Clinical manifestations

The ARSA occurrence is clinically evident in 90–93% of the cases. Symptoms appear in 10–33% of the ARSA cases due to the course of the aberrant vessel in a limited anatomical space. In adults, clinical manifestations have been associated with age-related morphological alterations of the vessels and adjacent tissues (atheromatosis, aortic elongation, fibromuscular dysplasia of paratracheal and esophageal tissues) and aneurysmal dilatation [31] due to the progressive degradation of elastic and collagen fibers of the connective tissue [12]. The onset of symptoms differs between males (44.9 years) and females (54 years of age).
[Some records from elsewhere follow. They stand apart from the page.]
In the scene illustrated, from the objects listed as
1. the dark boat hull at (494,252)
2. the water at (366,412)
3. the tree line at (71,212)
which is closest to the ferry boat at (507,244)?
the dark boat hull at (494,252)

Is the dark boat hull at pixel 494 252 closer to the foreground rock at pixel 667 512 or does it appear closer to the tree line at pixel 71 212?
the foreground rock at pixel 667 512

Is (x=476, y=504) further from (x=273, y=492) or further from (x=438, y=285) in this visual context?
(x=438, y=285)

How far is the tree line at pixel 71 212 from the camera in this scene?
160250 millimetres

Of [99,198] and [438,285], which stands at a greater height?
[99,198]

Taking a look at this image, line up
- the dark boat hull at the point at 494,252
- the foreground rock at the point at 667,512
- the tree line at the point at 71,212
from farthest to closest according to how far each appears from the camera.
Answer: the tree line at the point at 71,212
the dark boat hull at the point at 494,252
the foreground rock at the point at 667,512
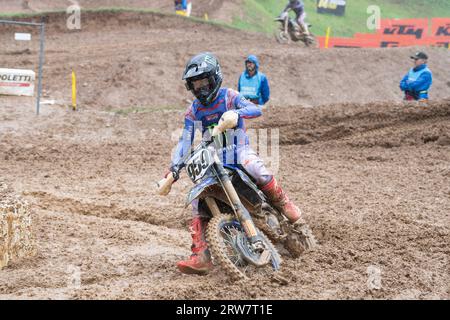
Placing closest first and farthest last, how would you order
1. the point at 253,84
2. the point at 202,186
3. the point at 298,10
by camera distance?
the point at 202,186, the point at 253,84, the point at 298,10

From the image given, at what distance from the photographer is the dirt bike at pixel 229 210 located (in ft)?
18.2

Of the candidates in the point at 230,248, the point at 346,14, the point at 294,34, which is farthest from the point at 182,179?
the point at 346,14

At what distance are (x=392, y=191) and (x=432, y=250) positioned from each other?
2.84 metres

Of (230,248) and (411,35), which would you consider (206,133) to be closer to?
(230,248)

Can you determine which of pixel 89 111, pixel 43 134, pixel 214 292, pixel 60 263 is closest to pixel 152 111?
pixel 89 111

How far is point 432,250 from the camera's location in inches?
255

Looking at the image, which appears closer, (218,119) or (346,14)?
(218,119)

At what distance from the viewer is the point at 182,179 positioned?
10.5m

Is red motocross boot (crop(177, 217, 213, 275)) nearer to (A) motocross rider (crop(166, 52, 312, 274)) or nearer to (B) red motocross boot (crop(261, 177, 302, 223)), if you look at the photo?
(A) motocross rider (crop(166, 52, 312, 274))

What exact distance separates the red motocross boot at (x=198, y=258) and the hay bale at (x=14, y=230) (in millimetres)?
1572

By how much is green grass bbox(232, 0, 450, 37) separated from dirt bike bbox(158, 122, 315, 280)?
2260 centimetres

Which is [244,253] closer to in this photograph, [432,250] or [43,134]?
[432,250]

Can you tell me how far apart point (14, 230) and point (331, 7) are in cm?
2874

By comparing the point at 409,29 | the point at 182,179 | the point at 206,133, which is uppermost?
the point at 409,29
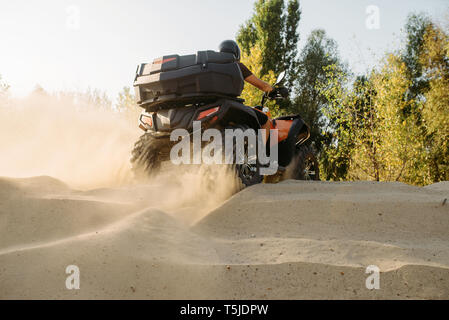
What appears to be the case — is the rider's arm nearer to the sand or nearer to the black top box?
the black top box

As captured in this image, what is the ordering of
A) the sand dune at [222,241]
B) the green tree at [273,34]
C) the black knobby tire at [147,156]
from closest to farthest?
the sand dune at [222,241] < the black knobby tire at [147,156] < the green tree at [273,34]

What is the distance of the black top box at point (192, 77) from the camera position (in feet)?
14.5

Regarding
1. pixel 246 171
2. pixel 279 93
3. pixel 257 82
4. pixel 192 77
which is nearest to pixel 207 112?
pixel 192 77

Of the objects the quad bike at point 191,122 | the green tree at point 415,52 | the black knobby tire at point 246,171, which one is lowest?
the black knobby tire at point 246,171

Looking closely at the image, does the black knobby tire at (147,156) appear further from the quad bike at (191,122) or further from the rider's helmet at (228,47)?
the rider's helmet at (228,47)

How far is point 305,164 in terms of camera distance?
6.62 meters

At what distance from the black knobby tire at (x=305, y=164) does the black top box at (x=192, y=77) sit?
198 cm

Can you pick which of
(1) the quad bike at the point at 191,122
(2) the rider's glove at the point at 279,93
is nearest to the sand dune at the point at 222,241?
(1) the quad bike at the point at 191,122
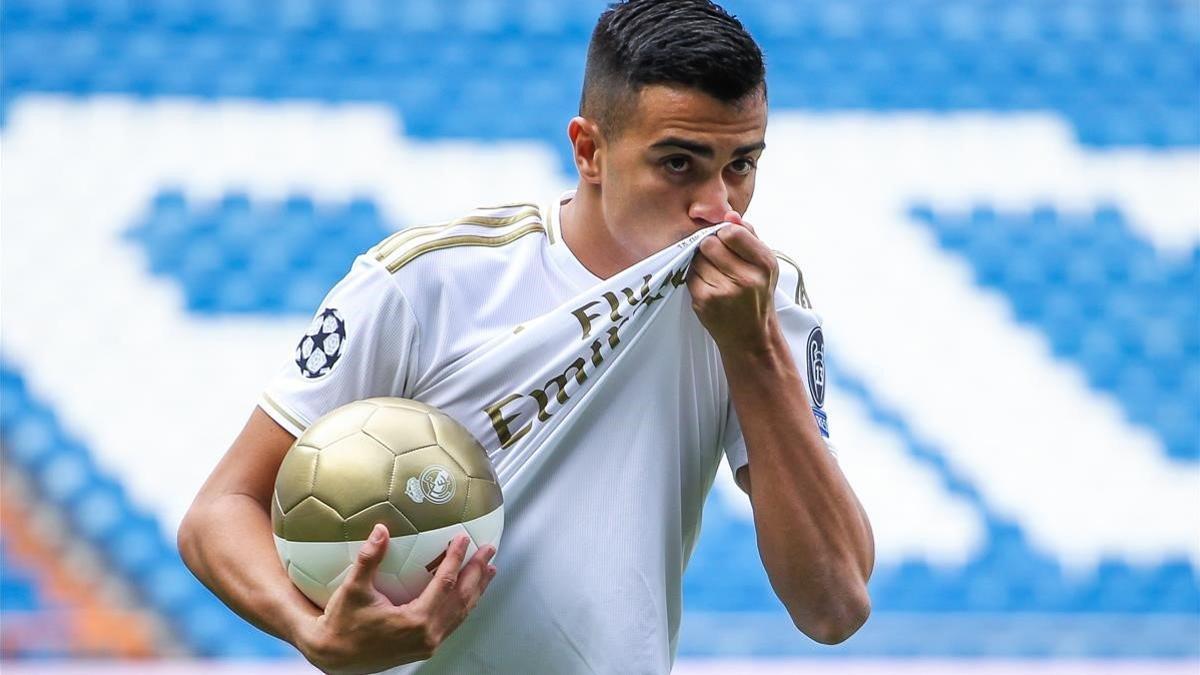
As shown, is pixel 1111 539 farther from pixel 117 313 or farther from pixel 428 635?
pixel 428 635

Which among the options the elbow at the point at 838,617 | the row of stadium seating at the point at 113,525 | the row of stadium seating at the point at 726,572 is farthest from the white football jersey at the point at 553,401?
the row of stadium seating at the point at 113,525

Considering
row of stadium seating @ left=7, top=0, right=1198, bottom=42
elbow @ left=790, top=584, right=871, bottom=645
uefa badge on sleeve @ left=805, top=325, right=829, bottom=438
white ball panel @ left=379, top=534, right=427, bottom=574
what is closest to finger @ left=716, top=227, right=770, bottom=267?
uefa badge on sleeve @ left=805, top=325, right=829, bottom=438

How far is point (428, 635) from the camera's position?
1973 millimetres

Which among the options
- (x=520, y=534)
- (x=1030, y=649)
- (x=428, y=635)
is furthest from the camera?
(x=1030, y=649)

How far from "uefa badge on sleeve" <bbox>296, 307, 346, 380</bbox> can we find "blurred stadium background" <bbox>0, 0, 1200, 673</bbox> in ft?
12.6

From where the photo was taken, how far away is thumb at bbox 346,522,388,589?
6.24ft

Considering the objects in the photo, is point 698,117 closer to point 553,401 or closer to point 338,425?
point 553,401

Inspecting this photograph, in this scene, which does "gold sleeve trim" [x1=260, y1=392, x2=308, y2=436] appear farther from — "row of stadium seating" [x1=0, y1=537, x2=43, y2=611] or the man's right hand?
"row of stadium seating" [x1=0, y1=537, x2=43, y2=611]

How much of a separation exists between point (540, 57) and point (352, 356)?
4.72 m

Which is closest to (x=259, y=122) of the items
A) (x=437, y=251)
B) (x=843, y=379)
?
(x=843, y=379)

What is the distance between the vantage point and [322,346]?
2330 millimetres

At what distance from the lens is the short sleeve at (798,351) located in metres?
2.47

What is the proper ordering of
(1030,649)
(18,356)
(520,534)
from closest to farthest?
1. (520,534)
2. (1030,649)
3. (18,356)

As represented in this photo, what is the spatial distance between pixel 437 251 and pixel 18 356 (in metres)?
4.55
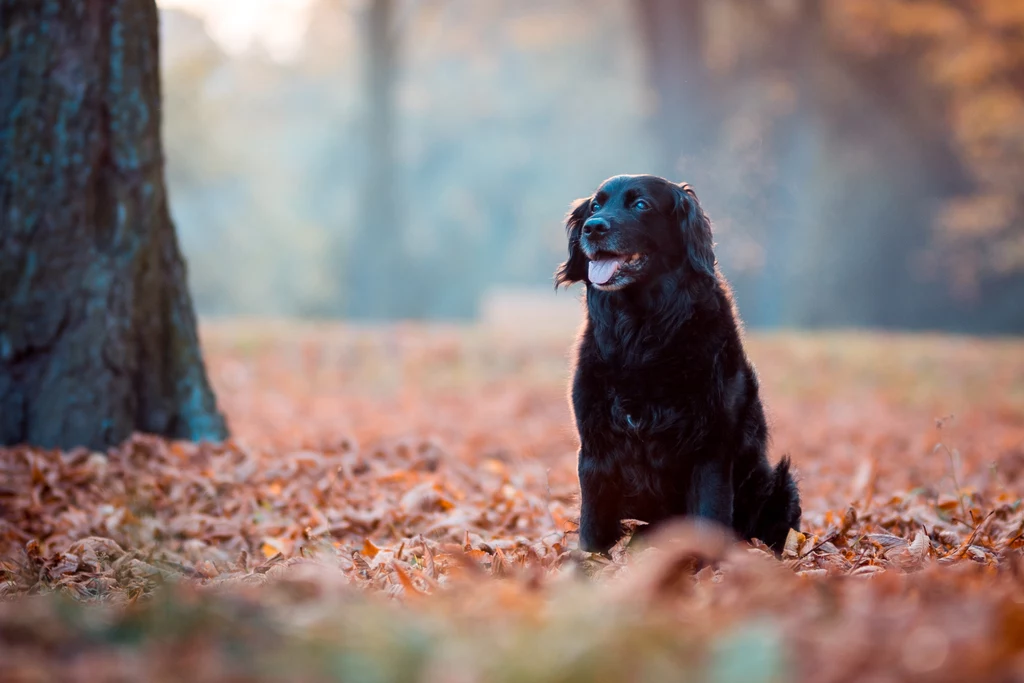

Dysphagia is the commonest symptom (71.2%) [20, 32, 34], in cases of a retroesophageal ARSA [31]. Dyspnea (18.7%) is more often associated to a retrotracheal ARSA [20]. The increased frequency of pulmonary infections in pediatric population is due to tracheomalacia [31]. Other symptoms in order of frequency are: stridor, retrosternal pain (17.0%), cough (7.6%), feeding difficulties accompanied with weight loss (5.9%), recurrent pulmonary infections, stomach-ache, back pain and numbness of the right upper limb [26, 32]. Moreover, the coexistence retroesophageal ARSA-BCT more frequently limits trachea-esophageal mobility, accounting for symptoms in cases of aneurysm absence at the origin of the aberrant vessel [33]. In addition, cases of stenosis, tortuosity, and kinking of the ARSA may lead to unequal upper extremity blood pressure, right arm claudication, splinter hemorrhages, or vertebrobasilar ischemia [27].

Diagnosis

The ARSA detection usually remains an incidental finding [8, 18, 26, 28]. Diagnosis may be posed by chest roentgenography. Barium-contrast oesophagography can provide a more accurate depiction of the oblique defect or indentation along the posterior esophageal wall, while the Color Doppler is extremely useful to trace the abnormal vessel course. A computed tomography (CT) or magnetic resonance (MR) angiography is considered the gold standard for the diagnosis, as it offers a detailed visualization of the arch anatomy and the ARSA, especially in cases of aneurysms and depicts the degree of tracheal compression [19]. Differential diagnosis may include the azygos vein which may follow a course behind trachea before entering the superior vena cava [6], the thoracic outlet syndrome [18] and in esophageal dysphagia caused by the ARSA, motility disorders, mechanical and inflammatory diseases [3]. When an ARSA coexists with an esophageal carcinoma, dysphagia is causally attributed to the tumor growth and the aberrant vessel may be missed on imaging [30].

Conclusion

In Greeks, the ARSA has a relative high incidence and a female predominance. The aberrant vessel follows a retroesophageal course in the majority of cases and only one case coursing between trachea and esophagus was detected. The retroesophageal ARSA justifies the wide variety of reported clinical manifestations and complications.